- Education: Tsinghua University, Stanford Medical School, Cold Spring Harbor Laboratory
- Awards: MacArthur Fellowship
- Scientific career
- Fields: cell biology
- Workplaces: University of California, Berkeley
- Doctoral advisor: Gregory S. Barsh
- Other academic advisors: Greg Hannon

= Lin He (biologist) =

Chinese American biochemist

Lin He (何琳 (Hé Lín);) is a Chinese-American molecular biologist. She is an associate professor of cell and developmental biology at the University of California, Berkeley, in the Department of Molecular and Cell Biology, where she leads a lab focusing on identifying non-coding RNA which may play a role in tumorigenesis and tumor maintenance.

==Biography==
Lin He grew up in Beijing. She studied in the Department of Biology of Tsinghua University. She earned a Ph.D. from Stanford Medical School, working with Gregory S. Barsh.
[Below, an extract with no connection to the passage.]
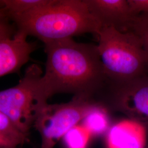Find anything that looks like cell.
I'll list each match as a JSON object with an SVG mask.
<instances>
[{"instance_id": "obj_1", "label": "cell", "mask_w": 148, "mask_h": 148, "mask_svg": "<svg viewBox=\"0 0 148 148\" xmlns=\"http://www.w3.org/2000/svg\"><path fill=\"white\" fill-rule=\"evenodd\" d=\"M45 72L38 80L36 95L41 106L59 93L95 99L108 82L97 46L73 38L45 43Z\"/></svg>"}, {"instance_id": "obj_2", "label": "cell", "mask_w": 148, "mask_h": 148, "mask_svg": "<svg viewBox=\"0 0 148 148\" xmlns=\"http://www.w3.org/2000/svg\"><path fill=\"white\" fill-rule=\"evenodd\" d=\"M12 22L17 30L37 37L44 44L86 33L98 35L101 28L86 0H50L47 5Z\"/></svg>"}, {"instance_id": "obj_3", "label": "cell", "mask_w": 148, "mask_h": 148, "mask_svg": "<svg viewBox=\"0 0 148 148\" xmlns=\"http://www.w3.org/2000/svg\"><path fill=\"white\" fill-rule=\"evenodd\" d=\"M98 35L97 49L108 82H124L148 75V57L134 33L102 27Z\"/></svg>"}, {"instance_id": "obj_4", "label": "cell", "mask_w": 148, "mask_h": 148, "mask_svg": "<svg viewBox=\"0 0 148 148\" xmlns=\"http://www.w3.org/2000/svg\"><path fill=\"white\" fill-rule=\"evenodd\" d=\"M42 76L41 67L33 64L27 68L17 85L0 90V111L28 136L39 111L43 106L38 101L36 95L37 83Z\"/></svg>"}, {"instance_id": "obj_5", "label": "cell", "mask_w": 148, "mask_h": 148, "mask_svg": "<svg viewBox=\"0 0 148 148\" xmlns=\"http://www.w3.org/2000/svg\"><path fill=\"white\" fill-rule=\"evenodd\" d=\"M95 101L74 96L67 103L43 106L33 125L40 135L41 148H54L66 133L79 124Z\"/></svg>"}, {"instance_id": "obj_6", "label": "cell", "mask_w": 148, "mask_h": 148, "mask_svg": "<svg viewBox=\"0 0 148 148\" xmlns=\"http://www.w3.org/2000/svg\"><path fill=\"white\" fill-rule=\"evenodd\" d=\"M110 112H119L148 131V75L121 83L107 82L96 96Z\"/></svg>"}, {"instance_id": "obj_7", "label": "cell", "mask_w": 148, "mask_h": 148, "mask_svg": "<svg viewBox=\"0 0 148 148\" xmlns=\"http://www.w3.org/2000/svg\"><path fill=\"white\" fill-rule=\"evenodd\" d=\"M90 13L102 27H112L121 32L131 31L136 17L127 0H86Z\"/></svg>"}, {"instance_id": "obj_8", "label": "cell", "mask_w": 148, "mask_h": 148, "mask_svg": "<svg viewBox=\"0 0 148 148\" xmlns=\"http://www.w3.org/2000/svg\"><path fill=\"white\" fill-rule=\"evenodd\" d=\"M27 36L17 30L13 37L0 41V77L17 72L29 60L37 45L28 41Z\"/></svg>"}, {"instance_id": "obj_9", "label": "cell", "mask_w": 148, "mask_h": 148, "mask_svg": "<svg viewBox=\"0 0 148 148\" xmlns=\"http://www.w3.org/2000/svg\"><path fill=\"white\" fill-rule=\"evenodd\" d=\"M147 131L127 119L112 124L106 134V148H145Z\"/></svg>"}, {"instance_id": "obj_10", "label": "cell", "mask_w": 148, "mask_h": 148, "mask_svg": "<svg viewBox=\"0 0 148 148\" xmlns=\"http://www.w3.org/2000/svg\"><path fill=\"white\" fill-rule=\"evenodd\" d=\"M110 111L98 101L90 106L81 121V125L90 133L92 137L106 134L111 126Z\"/></svg>"}, {"instance_id": "obj_11", "label": "cell", "mask_w": 148, "mask_h": 148, "mask_svg": "<svg viewBox=\"0 0 148 148\" xmlns=\"http://www.w3.org/2000/svg\"><path fill=\"white\" fill-rule=\"evenodd\" d=\"M50 0H0V10L11 21L47 5Z\"/></svg>"}, {"instance_id": "obj_12", "label": "cell", "mask_w": 148, "mask_h": 148, "mask_svg": "<svg viewBox=\"0 0 148 148\" xmlns=\"http://www.w3.org/2000/svg\"><path fill=\"white\" fill-rule=\"evenodd\" d=\"M92 137L81 124L71 128L62 138L64 148H87Z\"/></svg>"}, {"instance_id": "obj_13", "label": "cell", "mask_w": 148, "mask_h": 148, "mask_svg": "<svg viewBox=\"0 0 148 148\" xmlns=\"http://www.w3.org/2000/svg\"><path fill=\"white\" fill-rule=\"evenodd\" d=\"M0 134L15 142L19 146L30 142L29 136L20 131L11 119L0 111Z\"/></svg>"}, {"instance_id": "obj_14", "label": "cell", "mask_w": 148, "mask_h": 148, "mask_svg": "<svg viewBox=\"0 0 148 148\" xmlns=\"http://www.w3.org/2000/svg\"><path fill=\"white\" fill-rule=\"evenodd\" d=\"M131 31L139 38L148 59V14L137 16L133 21Z\"/></svg>"}, {"instance_id": "obj_15", "label": "cell", "mask_w": 148, "mask_h": 148, "mask_svg": "<svg viewBox=\"0 0 148 148\" xmlns=\"http://www.w3.org/2000/svg\"><path fill=\"white\" fill-rule=\"evenodd\" d=\"M0 10V41L13 37L17 31L14 24ZM13 23V22H12Z\"/></svg>"}, {"instance_id": "obj_16", "label": "cell", "mask_w": 148, "mask_h": 148, "mask_svg": "<svg viewBox=\"0 0 148 148\" xmlns=\"http://www.w3.org/2000/svg\"><path fill=\"white\" fill-rule=\"evenodd\" d=\"M133 14L137 16L148 14V0H127Z\"/></svg>"}, {"instance_id": "obj_17", "label": "cell", "mask_w": 148, "mask_h": 148, "mask_svg": "<svg viewBox=\"0 0 148 148\" xmlns=\"http://www.w3.org/2000/svg\"><path fill=\"white\" fill-rule=\"evenodd\" d=\"M19 146L15 142L0 134V148H14Z\"/></svg>"}, {"instance_id": "obj_18", "label": "cell", "mask_w": 148, "mask_h": 148, "mask_svg": "<svg viewBox=\"0 0 148 148\" xmlns=\"http://www.w3.org/2000/svg\"><path fill=\"white\" fill-rule=\"evenodd\" d=\"M19 148V147H16V148Z\"/></svg>"}, {"instance_id": "obj_19", "label": "cell", "mask_w": 148, "mask_h": 148, "mask_svg": "<svg viewBox=\"0 0 148 148\" xmlns=\"http://www.w3.org/2000/svg\"><path fill=\"white\" fill-rule=\"evenodd\" d=\"M146 148H148V147H146Z\"/></svg>"}, {"instance_id": "obj_20", "label": "cell", "mask_w": 148, "mask_h": 148, "mask_svg": "<svg viewBox=\"0 0 148 148\" xmlns=\"http://www.w3.org/2000/svg\"></svg>"}]
</instances>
She was a postdoctoral fellow at Cold Spring Harbor Laboratory with Greg Hannon before joining the faculty at the University of California, Berkeley.

Lin He's research focuses on the role that non-coding microRNAs play in the development and maintenance of tumors. Specifically, she has found that miR-34, a specific microRNA family, plays an essential role in blocking tumor cells from replicating in lung cancers, among others. Her current research is focused on understanding the mechanism that miR-34 plays in tumor suppression. Her lab is also studying the miR-17/92 family. Differential expression of this microRNA cluster has been observed in B-cell lymphomas, suggesting that miR-17/92 members are potential human oncogenes. Her work has appeared in Nature, Nature Genetics, Celland Science.

==Awards==
Lin He received the prestigious MacArthur Fellowship in 2009,
was selected as a HHMI faculty scholar in 2016 and appointed as a Biohub investigator in 2022.